• _Working data_:
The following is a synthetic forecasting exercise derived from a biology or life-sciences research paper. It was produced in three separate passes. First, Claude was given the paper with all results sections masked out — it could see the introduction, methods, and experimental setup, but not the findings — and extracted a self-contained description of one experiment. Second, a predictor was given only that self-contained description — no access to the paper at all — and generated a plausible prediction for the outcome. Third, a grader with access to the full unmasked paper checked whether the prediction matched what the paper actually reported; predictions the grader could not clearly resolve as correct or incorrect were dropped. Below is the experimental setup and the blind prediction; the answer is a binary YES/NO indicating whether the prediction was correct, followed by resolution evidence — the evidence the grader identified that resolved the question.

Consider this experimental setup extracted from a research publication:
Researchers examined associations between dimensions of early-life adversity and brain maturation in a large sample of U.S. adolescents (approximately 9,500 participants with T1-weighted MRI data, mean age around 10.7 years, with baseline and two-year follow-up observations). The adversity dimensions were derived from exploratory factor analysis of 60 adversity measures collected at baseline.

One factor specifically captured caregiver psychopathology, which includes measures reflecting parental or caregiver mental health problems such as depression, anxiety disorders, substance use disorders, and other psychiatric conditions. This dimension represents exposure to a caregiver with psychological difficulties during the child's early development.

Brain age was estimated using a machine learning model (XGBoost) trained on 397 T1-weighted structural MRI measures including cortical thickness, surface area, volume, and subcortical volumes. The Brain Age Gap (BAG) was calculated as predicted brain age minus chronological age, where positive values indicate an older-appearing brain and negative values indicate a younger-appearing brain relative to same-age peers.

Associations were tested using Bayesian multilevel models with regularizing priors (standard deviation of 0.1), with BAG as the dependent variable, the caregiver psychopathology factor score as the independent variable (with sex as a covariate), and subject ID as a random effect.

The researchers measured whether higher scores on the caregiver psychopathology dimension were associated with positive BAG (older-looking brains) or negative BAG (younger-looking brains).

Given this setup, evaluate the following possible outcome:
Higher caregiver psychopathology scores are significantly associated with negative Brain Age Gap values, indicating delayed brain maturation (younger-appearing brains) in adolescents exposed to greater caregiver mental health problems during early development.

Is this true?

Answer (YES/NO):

• _Problem_: Each line of the listing above that contains the word "using" is to be copied.

• _Your solution_:
Brain age was estimated using a machine learning model (XGBoost) trained on 397 T1-weighted structural MRI measures including cortical thickness, surface area, volume, and subcortical volumes. The Brain Age Gap (BAG) was calculated as predicted brain age minus chronological age, where positive values indicate an older-appearing brain and negative values indicate a younger-appearing brain relative to same-age peers.
Associations were tested using Bayesian multilevel models with regularizing priors (standard deviation of 0.1), with BAG as the dependent variable, the caregiver psychopathology factor score as the independent variable (with sex as a covariate), and subject ID as a random effect.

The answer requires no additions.